*Data provided:*

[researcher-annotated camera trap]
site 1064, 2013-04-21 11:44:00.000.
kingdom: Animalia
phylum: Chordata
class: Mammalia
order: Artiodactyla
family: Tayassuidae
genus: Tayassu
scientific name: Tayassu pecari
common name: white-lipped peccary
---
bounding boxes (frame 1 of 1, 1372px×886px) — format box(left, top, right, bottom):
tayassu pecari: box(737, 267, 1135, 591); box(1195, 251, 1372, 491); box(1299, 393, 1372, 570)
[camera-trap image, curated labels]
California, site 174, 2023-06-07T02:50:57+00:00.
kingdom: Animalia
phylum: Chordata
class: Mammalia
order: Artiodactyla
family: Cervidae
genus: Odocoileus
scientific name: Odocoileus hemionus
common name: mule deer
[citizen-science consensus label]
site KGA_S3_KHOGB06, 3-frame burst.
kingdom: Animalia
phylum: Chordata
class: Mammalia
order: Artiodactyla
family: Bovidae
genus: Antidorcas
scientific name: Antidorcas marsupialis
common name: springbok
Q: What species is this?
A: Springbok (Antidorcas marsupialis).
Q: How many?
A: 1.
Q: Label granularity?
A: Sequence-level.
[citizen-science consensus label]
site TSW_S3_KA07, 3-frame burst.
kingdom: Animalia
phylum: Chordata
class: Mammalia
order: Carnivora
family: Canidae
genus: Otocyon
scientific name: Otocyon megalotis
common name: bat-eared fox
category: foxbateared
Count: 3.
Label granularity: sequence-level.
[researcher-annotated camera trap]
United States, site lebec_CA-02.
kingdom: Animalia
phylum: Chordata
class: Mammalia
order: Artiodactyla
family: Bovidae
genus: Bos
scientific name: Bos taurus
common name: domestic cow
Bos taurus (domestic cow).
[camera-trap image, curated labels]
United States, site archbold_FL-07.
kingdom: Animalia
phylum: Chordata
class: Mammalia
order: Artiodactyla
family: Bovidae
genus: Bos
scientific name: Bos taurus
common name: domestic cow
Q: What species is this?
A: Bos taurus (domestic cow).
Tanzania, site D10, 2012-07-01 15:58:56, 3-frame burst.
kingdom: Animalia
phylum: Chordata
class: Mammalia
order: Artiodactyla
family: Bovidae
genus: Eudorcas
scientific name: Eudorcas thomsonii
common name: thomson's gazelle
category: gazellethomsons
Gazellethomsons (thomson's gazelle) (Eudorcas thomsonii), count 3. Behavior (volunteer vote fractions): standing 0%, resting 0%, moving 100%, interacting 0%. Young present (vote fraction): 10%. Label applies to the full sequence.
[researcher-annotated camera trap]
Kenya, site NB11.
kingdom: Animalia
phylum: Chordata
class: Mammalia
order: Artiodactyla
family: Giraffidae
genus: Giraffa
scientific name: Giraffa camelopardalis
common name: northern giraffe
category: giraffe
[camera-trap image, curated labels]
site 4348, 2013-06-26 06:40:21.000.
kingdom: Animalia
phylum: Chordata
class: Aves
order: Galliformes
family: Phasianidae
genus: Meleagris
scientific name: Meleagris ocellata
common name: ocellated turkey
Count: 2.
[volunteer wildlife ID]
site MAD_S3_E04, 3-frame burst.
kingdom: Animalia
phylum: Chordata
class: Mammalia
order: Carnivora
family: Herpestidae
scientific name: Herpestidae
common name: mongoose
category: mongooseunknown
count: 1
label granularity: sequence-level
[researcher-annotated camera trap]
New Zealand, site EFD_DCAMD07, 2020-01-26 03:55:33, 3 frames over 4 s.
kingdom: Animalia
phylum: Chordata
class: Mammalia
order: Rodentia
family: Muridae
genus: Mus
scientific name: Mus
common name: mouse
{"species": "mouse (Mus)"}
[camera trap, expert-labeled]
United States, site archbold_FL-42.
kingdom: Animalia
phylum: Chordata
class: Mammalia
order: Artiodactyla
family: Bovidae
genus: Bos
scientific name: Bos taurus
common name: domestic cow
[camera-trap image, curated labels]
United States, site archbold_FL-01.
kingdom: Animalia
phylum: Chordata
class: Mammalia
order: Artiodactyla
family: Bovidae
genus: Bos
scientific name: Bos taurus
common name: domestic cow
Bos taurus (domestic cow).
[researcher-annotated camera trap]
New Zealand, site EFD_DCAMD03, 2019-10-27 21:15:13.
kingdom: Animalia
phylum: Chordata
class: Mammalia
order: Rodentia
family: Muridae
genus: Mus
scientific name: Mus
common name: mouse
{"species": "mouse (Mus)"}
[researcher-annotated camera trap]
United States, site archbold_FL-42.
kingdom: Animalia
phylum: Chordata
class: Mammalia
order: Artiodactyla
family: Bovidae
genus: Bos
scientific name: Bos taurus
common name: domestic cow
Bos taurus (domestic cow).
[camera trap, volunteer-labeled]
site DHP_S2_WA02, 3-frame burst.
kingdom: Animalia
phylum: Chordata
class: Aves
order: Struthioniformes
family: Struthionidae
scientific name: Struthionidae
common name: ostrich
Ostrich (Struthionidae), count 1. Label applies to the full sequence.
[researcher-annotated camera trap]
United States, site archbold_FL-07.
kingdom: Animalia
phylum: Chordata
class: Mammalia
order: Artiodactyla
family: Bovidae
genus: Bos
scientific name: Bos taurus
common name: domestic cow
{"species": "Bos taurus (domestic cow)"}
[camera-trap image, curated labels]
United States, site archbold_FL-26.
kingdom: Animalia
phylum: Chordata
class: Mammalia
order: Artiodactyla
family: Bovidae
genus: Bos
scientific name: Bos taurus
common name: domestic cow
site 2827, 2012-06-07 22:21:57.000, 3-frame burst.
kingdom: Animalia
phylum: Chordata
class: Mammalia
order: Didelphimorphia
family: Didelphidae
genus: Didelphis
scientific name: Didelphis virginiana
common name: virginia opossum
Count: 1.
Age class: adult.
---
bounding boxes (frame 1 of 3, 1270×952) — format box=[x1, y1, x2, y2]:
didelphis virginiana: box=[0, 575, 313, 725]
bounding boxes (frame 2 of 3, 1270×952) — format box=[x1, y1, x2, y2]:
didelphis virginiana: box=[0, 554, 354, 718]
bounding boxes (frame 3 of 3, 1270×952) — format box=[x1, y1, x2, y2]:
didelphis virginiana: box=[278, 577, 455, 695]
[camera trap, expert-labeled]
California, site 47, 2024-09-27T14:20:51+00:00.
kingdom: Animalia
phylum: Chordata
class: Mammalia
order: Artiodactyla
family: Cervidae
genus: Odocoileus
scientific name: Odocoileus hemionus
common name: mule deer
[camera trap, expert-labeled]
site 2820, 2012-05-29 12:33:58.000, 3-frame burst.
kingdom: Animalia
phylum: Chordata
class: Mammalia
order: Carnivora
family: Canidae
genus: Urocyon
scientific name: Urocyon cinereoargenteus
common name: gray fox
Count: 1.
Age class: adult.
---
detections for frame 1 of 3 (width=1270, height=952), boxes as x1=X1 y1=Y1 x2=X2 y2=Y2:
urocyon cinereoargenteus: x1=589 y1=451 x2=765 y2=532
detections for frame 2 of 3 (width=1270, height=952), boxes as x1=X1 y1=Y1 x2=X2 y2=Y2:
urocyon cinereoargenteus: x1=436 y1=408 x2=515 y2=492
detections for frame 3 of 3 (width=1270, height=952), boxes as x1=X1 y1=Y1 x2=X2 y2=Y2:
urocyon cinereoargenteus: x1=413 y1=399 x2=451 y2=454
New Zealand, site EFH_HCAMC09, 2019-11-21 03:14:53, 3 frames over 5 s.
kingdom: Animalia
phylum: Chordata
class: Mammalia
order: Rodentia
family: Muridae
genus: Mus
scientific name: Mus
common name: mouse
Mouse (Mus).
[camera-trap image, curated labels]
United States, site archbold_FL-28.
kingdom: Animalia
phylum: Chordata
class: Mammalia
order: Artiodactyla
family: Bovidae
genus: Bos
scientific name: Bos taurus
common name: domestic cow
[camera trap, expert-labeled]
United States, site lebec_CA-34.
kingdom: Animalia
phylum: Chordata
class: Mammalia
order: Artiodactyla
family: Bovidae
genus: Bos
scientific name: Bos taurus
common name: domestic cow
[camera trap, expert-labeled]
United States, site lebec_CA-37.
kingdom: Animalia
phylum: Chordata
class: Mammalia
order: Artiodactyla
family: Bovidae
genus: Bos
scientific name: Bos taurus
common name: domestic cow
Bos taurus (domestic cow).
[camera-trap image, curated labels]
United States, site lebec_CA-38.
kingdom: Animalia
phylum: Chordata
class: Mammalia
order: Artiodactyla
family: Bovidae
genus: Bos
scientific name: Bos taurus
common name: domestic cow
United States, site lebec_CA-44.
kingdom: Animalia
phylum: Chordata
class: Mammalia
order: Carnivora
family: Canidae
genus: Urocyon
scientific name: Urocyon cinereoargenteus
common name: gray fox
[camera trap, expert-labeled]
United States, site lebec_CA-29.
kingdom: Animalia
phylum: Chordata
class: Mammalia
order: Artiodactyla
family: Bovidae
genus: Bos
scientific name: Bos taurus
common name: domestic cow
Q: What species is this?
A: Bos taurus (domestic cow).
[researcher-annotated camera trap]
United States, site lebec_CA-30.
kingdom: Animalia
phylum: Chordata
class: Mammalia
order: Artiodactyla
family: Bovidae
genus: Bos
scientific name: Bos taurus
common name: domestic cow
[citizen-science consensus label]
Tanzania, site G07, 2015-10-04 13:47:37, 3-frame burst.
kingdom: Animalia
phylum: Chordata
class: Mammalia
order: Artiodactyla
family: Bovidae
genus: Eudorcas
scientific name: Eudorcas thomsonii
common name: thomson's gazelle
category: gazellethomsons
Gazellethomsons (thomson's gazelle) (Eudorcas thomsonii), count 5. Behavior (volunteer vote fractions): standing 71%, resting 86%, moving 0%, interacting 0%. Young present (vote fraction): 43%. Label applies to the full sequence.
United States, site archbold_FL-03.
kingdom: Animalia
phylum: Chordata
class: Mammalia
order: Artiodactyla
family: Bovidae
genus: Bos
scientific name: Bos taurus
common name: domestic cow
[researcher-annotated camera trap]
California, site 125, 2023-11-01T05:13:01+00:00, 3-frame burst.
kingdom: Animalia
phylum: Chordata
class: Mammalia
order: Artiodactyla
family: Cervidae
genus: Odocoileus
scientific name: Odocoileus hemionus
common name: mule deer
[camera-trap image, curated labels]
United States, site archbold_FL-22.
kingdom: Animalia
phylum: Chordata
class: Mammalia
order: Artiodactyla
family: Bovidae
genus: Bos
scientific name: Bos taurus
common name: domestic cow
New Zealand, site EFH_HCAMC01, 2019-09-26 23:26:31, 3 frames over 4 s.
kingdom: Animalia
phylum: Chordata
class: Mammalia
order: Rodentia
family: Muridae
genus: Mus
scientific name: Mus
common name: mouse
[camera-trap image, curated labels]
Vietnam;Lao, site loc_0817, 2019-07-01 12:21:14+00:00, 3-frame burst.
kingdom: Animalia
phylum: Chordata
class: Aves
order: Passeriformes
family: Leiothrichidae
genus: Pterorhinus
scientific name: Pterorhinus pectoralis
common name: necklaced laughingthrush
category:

*What is being asked:* Which lines above run from the one containing "family: Didelphidae" to the one containing "New Zealand, site EFH_HCAMC09, 2019-11-21"? Give them again exactly, both ends included.

*Completed exercise:*
family: Didelphidae
genus: Didelphis
scientific name: Didelphis virginiana
common name: virginia opossum
Count: 1.
Age class: adult.
---
bounding boxes (frame 1 of 3, 1270×952) — format box=[x1, y1, x2, y2]:
didelphis virginiana: box=[0, 575, 313, 725]
bounding boxes (frame 2 of 3, 1270×952) — format box=[x1, y1, x2, y2]:
didelphis virginiana: box=[0, 554, 354, 718]
bounding boxes (frame 3 of 3, 1270×952) — format box=[x1, y1, x2, y2]:
didelphis virginiana: box=[278, 577, 455, 695]
[camera trap, expert-labeled]
California, site 47, 2024-09-27T14:20:51+00:00.
kingdom: Animalia
phylum: Chordata
class: Mammalia
order: Artiodactyla
family: Cervidae
genus: Odocoileus
scientific name: Odocoileus hemionus
common name: mule deer
[camera trap, expert-labeled]
site 2820, 2012-05-29 12:33:58.000, 3-frame burst.
kingdom: Animalia
phylum: Chordata
class: Mammalia
order: Carnivora
family: Canidae
genus: Urocyon
scientific name: Urocyon cinereoargenteus
common name: gray fox
Count: 1.
Age class: adult.
---
detections for frame 1 of 3 (width=1270, height=952), boxes as x1=X1 y1=Y1 x2=X2 y2=Y2:
urocyon cinereoargenteus: x1=589 y1=451 x2=765 y2=532
detections for frame 2 of 3 (width=1270, height=952), boxes as x1=X1 y1=Y1 x2=X2 y2=Y2:
urocyon cinereoargenteus: x1=436 y1=408 x2=515 y2=492
detections for frame 3 of 3 (width=1270, height=952), boxes as x1=X1 y1=Y1 x2=X2 y2=Y2:
urocyon cinereoargenteus: x1=413 y1=399 x2=451 y2=454
New Zealand, site EFH_HCAMC09, 2019-11-21 03:14:53, 3 frames over 5 s.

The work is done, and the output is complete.